The transformational role of the XVA desk

Regulatory changes that are increasingly complicating valuation methodologies are having a transformational effect on the derivatives industry. Satyam Kancharla, chief strategy officer and senior vice‑president of the Client Solutions Group at Numerix, examines how firms have reacted to and tackled these influential regulatory forces to meet new market requirements

The financial crisis that began in 2007–2008 completely changed the paradigm for the pricing of over-the-counter (OTC) derivatives. Because of its systemic economic impact, the crisis launched a mass of changes, particularly in prompting regulatory requirements that impacted the valuation of OTC derivatives. The effect 10 years later has been transformational for the derivatives industry. 

Valuation methodology has become complex, and reforms posed profitability challenges to banks. There are many risk factors that affect the price of trades, and the new trading environment brought counterparty risk, funding and capital costs into focus. 

This is where XVAs come into play. Today, it is mostly standard practice to adjust derivative prices for the risk of a counterparty (credit valuation adjustment (CVA)) and the risk of one’s own default (debit valuation adjustment (DVA)). Funding collateral also plays a significant role in pricing a trading portfolio (funding valuation adjustment (FVA)), and other adjustments used in practice include the cost of regulatory capital (capital valuation adjustment (KVA)) and initial margin costs (margin valuation adjustment (MVA)). Clearly, the family of XVAs reflects the costs of running an OTC derivatives operation because all XVA costs must be factored in everywhere the price and valuation of OTC derivatives trades are pertinent, such as for pre-trade pricing, profit and loss (P&L), hedging and accounting.

These valuation adjustments have resulted in billions of dollars of P&L impact across the industry. The hits (and gains) to profitability have driven the industry to think about these adjustments more holistically, delving into their relationships and overall impact on not only the profitability of an individual trade, but across the balance sheet.

Research and advisory firm Aite Group authored a valuable report on XVA and risk transformation that examines how firms have reacted to and tackled transformational regulatory forces to meet new market requirements. This article highlights key insights from this and other research, and shares the author’s experience from his years of confronting these issues alongside clients.

 

The XVA desk

XVAs play a role to varying degrees in a wide range of business groups, depending on the various contexts, including sales, trading, risk management, product control, enterprise risk and treasury. Working out how to organise the management of XVAs is not an insignificant undertaking. While it could be argued that the front office or treasury group should oversee the function, a broad set of stakeholders is impacted by it. This has led to the establishment of what is now known as the XVA desk.

» **Material supplied**
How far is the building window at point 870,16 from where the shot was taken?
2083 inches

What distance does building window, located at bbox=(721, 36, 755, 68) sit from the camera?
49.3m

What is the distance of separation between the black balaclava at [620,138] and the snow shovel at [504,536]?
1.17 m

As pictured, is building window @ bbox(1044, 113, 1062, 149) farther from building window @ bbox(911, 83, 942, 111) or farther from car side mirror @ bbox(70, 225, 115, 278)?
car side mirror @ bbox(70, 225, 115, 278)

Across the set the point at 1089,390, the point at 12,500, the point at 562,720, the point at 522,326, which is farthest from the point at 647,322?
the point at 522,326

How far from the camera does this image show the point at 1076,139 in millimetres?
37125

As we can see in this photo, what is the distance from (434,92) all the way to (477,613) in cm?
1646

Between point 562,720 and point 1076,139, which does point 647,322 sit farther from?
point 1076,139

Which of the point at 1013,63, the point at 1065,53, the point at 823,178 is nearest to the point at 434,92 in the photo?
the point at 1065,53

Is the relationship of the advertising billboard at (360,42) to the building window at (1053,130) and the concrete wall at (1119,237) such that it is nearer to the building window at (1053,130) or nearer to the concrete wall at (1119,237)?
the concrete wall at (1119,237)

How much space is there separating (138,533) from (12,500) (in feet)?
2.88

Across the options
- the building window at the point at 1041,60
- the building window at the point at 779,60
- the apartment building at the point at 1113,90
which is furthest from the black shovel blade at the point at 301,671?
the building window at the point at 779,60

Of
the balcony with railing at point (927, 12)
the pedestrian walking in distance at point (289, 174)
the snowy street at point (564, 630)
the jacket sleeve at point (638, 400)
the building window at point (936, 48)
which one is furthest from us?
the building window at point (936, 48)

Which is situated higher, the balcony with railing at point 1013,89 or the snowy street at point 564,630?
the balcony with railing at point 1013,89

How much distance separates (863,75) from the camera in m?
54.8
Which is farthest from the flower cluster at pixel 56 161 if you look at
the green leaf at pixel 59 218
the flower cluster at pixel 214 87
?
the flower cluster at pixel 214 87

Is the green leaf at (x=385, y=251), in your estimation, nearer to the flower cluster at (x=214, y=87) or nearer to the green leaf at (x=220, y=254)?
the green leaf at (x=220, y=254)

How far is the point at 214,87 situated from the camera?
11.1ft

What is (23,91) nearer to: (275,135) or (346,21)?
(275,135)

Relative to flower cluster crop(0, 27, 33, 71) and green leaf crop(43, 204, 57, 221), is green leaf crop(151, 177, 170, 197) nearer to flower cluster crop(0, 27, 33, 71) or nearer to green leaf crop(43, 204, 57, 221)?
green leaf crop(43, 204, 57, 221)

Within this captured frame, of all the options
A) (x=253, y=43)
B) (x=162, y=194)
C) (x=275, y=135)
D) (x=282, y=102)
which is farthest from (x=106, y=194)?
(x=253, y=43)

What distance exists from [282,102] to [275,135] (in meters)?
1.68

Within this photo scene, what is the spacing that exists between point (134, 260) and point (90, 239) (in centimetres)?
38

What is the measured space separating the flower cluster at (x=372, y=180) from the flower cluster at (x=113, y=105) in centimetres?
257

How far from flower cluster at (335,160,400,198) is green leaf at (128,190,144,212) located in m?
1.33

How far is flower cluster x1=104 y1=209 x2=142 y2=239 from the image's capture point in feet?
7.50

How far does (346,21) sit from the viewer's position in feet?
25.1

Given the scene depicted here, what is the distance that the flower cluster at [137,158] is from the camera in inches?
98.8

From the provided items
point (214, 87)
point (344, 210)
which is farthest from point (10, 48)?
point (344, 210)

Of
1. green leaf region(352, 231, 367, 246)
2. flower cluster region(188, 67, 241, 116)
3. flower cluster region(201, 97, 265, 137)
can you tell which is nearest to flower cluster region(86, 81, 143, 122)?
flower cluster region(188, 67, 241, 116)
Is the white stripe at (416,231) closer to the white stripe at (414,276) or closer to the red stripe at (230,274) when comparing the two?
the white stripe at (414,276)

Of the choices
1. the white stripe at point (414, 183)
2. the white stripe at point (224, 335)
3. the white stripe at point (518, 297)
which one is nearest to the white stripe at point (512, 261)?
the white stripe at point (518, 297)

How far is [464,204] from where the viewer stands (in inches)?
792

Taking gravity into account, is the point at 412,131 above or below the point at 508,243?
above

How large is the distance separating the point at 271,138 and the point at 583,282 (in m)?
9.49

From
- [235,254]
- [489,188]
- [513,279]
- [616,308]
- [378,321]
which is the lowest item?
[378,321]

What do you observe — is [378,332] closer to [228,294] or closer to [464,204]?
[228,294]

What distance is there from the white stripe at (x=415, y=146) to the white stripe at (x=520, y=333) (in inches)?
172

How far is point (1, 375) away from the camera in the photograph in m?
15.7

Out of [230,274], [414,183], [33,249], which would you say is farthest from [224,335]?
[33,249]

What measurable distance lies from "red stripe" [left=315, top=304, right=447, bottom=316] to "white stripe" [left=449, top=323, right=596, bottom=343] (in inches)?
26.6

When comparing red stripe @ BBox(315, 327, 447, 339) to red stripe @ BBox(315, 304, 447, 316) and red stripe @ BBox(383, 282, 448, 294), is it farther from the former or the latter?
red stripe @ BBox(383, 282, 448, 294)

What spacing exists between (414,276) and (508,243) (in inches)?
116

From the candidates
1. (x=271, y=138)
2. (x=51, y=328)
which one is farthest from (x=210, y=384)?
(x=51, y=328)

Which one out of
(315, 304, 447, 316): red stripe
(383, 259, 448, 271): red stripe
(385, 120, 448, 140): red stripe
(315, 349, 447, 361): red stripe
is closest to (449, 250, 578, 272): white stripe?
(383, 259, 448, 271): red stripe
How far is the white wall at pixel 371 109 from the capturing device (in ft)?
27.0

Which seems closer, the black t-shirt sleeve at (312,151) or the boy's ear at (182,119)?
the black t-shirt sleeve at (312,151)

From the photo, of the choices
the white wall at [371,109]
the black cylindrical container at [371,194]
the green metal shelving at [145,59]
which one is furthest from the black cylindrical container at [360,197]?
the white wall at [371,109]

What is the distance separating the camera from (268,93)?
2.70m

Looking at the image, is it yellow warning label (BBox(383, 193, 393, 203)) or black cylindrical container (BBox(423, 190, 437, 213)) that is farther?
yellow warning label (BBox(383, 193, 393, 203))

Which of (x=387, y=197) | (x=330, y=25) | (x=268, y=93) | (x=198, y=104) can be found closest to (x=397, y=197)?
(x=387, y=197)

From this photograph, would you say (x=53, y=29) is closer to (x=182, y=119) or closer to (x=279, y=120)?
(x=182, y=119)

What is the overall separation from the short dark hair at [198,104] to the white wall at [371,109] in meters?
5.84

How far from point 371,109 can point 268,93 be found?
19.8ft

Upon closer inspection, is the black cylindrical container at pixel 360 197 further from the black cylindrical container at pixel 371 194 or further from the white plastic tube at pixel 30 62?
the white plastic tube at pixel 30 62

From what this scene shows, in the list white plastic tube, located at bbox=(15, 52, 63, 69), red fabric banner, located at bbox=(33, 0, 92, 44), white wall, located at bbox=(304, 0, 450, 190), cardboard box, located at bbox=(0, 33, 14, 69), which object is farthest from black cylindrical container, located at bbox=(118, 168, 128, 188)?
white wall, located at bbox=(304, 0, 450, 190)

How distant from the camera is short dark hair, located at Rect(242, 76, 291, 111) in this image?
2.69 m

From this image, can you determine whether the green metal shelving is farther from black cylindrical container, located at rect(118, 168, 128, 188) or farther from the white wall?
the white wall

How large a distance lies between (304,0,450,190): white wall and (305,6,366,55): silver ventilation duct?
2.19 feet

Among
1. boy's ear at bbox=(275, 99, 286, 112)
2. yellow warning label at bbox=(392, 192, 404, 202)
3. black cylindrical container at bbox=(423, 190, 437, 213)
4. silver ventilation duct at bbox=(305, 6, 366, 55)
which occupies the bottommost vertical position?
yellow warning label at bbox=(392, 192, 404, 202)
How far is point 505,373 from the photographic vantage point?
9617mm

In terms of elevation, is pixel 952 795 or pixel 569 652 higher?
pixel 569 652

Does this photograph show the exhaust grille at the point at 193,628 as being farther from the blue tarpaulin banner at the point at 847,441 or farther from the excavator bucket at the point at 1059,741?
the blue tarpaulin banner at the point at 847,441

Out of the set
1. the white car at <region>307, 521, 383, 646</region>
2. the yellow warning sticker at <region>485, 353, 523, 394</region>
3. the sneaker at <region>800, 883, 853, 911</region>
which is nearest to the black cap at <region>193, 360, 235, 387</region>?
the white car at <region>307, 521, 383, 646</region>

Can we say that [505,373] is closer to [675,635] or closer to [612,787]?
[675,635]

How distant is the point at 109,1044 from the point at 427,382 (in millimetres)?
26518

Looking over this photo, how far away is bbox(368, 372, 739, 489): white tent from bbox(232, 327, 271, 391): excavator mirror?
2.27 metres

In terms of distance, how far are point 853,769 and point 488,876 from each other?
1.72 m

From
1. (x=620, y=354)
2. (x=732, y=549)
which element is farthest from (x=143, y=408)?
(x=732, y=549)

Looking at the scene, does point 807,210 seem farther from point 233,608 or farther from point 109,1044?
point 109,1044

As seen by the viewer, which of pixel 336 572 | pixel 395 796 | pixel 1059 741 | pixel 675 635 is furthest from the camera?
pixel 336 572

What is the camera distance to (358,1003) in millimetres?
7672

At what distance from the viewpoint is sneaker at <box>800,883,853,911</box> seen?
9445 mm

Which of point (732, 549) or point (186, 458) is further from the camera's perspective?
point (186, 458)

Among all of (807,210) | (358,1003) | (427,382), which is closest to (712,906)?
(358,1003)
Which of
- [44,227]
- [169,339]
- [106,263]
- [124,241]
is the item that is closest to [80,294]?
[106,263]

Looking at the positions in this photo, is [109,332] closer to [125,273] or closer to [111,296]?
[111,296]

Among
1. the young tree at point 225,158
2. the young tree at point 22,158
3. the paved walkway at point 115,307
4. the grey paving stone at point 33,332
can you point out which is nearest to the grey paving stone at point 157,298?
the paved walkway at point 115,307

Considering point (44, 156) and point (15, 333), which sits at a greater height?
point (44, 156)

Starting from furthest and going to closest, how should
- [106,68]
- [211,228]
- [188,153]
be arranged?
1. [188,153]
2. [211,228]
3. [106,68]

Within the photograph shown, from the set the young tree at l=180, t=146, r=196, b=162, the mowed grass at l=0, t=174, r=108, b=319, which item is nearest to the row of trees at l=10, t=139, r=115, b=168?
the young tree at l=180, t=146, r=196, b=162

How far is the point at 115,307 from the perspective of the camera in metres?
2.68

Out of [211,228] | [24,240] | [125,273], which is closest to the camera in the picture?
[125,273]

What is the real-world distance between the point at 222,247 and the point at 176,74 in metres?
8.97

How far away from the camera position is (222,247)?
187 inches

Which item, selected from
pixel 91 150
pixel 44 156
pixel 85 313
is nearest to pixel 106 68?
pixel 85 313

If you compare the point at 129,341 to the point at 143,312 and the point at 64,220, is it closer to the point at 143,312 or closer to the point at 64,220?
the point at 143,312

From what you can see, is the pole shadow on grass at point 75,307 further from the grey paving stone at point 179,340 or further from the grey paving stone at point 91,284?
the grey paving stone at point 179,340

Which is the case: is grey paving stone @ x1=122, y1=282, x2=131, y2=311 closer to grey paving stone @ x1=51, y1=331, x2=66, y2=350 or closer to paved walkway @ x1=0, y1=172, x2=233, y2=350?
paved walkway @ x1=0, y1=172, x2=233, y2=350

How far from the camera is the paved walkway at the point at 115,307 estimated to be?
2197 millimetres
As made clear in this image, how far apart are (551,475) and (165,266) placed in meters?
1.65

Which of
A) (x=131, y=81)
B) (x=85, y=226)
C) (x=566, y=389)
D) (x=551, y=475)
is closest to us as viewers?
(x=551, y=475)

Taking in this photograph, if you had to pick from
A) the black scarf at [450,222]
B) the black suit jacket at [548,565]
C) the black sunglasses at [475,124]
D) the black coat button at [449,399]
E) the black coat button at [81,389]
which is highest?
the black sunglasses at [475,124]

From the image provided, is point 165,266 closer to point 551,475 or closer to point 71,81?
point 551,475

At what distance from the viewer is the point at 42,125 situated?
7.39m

» **To do**
A - List every valuation adjustment named in the article on the XVA desk above, giving its abbreviation and what it adjusts for.
B - Answer these questions using the article on the XVA desk above.
(i) In what years did the financial crisis that changed the pricing of OTC derivatives begin?
(ii) Which research and advisory firm wrote a report on XVA and risk transformation?
(iii) What positions does Satyam Kancharla hold?

» **Answers in order**
A -
- Credit valuation adjustment (CVA): the risk of a counterparty
- Debit valuation adjustment (DVA): the risk of one's own default
- Funding valuation adjustment (FVA): funding collateral
- Capital valuation adjustment (KVA): the cost of regulatory capital
- Margin valuation adjustment (MVA): initial margin costs

B -
(i) 2007–2008
(ii) Aite Group
(iii) Chief strategy officer and senior vice-president of the Client Solutions Group at Numerix